-- Data listing follows --

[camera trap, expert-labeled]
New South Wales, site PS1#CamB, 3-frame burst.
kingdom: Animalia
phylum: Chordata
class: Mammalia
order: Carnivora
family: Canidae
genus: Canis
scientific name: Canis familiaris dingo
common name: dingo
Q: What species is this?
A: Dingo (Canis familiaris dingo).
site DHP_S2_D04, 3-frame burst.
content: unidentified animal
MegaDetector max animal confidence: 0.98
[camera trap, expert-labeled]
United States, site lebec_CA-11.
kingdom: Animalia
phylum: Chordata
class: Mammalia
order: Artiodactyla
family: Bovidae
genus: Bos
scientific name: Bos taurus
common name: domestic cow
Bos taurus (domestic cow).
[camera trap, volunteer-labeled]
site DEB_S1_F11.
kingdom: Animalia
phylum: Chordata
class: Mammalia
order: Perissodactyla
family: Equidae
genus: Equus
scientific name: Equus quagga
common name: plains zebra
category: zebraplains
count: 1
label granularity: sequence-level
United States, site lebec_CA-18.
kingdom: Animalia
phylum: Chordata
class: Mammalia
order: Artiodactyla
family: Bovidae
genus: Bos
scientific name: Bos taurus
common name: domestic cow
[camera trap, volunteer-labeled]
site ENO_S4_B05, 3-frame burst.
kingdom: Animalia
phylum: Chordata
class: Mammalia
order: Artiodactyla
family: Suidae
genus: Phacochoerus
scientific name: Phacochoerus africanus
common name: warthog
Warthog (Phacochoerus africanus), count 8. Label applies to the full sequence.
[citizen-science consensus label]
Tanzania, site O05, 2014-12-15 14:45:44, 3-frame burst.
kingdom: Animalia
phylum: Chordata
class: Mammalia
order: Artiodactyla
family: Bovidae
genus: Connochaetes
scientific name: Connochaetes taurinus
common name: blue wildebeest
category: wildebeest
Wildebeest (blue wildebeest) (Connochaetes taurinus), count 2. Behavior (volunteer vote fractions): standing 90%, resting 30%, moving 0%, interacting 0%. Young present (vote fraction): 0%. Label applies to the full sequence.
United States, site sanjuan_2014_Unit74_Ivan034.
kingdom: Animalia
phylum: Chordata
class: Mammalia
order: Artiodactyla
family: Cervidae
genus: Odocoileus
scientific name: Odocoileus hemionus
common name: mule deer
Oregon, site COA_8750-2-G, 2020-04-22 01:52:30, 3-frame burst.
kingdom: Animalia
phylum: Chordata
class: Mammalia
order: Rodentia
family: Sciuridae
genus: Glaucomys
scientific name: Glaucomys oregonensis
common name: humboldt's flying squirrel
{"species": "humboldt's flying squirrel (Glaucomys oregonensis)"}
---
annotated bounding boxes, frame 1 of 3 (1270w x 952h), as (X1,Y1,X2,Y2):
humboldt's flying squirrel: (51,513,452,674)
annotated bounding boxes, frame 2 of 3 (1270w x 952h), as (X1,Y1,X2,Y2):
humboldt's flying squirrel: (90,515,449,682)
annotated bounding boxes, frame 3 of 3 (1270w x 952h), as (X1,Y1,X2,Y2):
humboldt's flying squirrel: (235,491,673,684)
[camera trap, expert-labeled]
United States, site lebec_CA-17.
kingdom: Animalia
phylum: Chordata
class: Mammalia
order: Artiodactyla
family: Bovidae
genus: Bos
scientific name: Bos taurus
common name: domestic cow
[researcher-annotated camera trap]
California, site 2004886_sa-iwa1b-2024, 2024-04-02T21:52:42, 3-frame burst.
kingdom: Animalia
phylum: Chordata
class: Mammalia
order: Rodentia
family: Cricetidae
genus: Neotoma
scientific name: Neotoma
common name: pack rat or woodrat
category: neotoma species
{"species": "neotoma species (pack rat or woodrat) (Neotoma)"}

-- Data listing concluded --

• Your goal
Everything in the listing needs to appear again exactly.

• Answer box
[camera trap, expert-labeled]
New South Wales, site PS1#CamB, 3-frame burst.
kingdom: Animalia
phylum: Chordata
class: Mammalia
order: Carnivora
family: Canidae
genus: Canis
scientific name: Canis familiaris dingo
common name: dingo
Q: What species is this?
A: Dingo (Canis familiaris dingo).
site DHP_S2_D04, 3-frame burst.
content: unidentified animal
MegaDetector max animal confidence: 0.98
[camera trap, expert-labeled]
United States, site lebec_CA-11.
kingdom: Animalia
phylum: Chordata
class: Mammalia
order: Artiodactyla
family: Bovidae
genus: Bos
scientific name: Bos taurus
common name: domestic cow
Bos taurus (domestic cow).
[camera trap, volunteer-labeled]
site DEB_S1_F11.
kingdom: Animalia
phylum: Chordata
class: Mammalia
order: Perissodactyla
family: Equidae
genus: Equus
scientific name: Equus quagga
common name: plains zebra
category: zebraplains
count: 1
label granularity: sequence-level
United States, site lebec_CA-18.
kingdom: Animalia
phylum: Chordata
class: Mammalia
order: Artiodactyla
family: Bovidae
genus: Bos
scientific name: Bos taurus
common name: domestic cow
[camera trap, volunteer-labeled]
site ENO_S4_B05, 3-frame burst.
kingdom: Animalia
phylum: Chordata
class: Mammalia
order: Artiodactyla
family: Suidae
genus: Phacochoerus
scientific name: Phacochoerus africanus
common name: warthog
Warthog (Phacochoerus africanus), count 8. Label applies to the full sequence.
[citizen-science consensus label]
Tanzania, site O05, 2014-12-15 14:45:44, 3-frame burst.
kingdom: Animalia
phylum: Chordata
class: Mammalia
order: Artiodactyla
family: Bovidae
genus: Connochaetes
scientific name: Connochaetes taurinus
common name: blue wildebeest
category: wildebeest
Wildebeest (blue wildebeest) (Connochaetes taurinus), count 2. Behavior (volunteer vote fractions): standing 90%, resting 30%, moving 0%, interacting 0%. Young present (vote fraction): 0%. Label applies to the full sequence.
United States, site sanjuan_2014_Unit74_Ivan034.
kingdom: Animalia
phylum: Chordata
class: Mammalia
order: Artiodactyla
family: Cervidae
genus: Odocoileus
scientific name: Odocoileus hemionus
common name: mule deer
Oregon, site COA_8750-2-G, 2020-04-22 01:52:30, 3-frame burst.
kingdom: Animalia
phylum: Chordata
class: Mammalia
order: Rodentia
family: Sciuridae
genus: Glaucomys
scientific name: Glaucomys oregonensis
common name: humboldt's flying squirrel
{"species": "humboldt's flying squirrel (Glaucomys oregonensis)"}
---
annotated bounding boxes, frame 1 of 3 (1270w x 952h), as (X1,Y1,X2,Y2):
humboldt's flying squirrel: (51,513,452,674)
annotated bounding boxes, frame 2 of 3 (1270w x 952h), as (X1,Y1,X2,Y2):
humboldt's flying squirrel: (90,515,449,682)
annotated bounding boxes, frame 3 of 3 (1270w x 952h), as (X1,Y1,X2,Y2):
humboldt's flying squirrel: (235,491,673,684)
[camera trap, expert-labeled]
United States, site lebec_CA-17.
kingdom: Animalia
phylum: Chordata
class: Mammalia
order: Artiodactyla
family: Bovidae
genus: Bos
scientific name: Bos taurus
common name: domestic cow
[researcher-annotated camera trap]
California, site 2004886_sa-iwa1b-2024, 2024-04-02T21:52:42, 3-frame burst.
kingdom: Animalia
phylum: Chordata
class: Mammalia
order: Rodentia
family: Cricetidae
genus: Neotoma
scientific name: Neotoma
common name: pack rat or woodrat
category: neotoma species
{"species": "neotoma species (pack rat or woodrat) (Neotoma)"}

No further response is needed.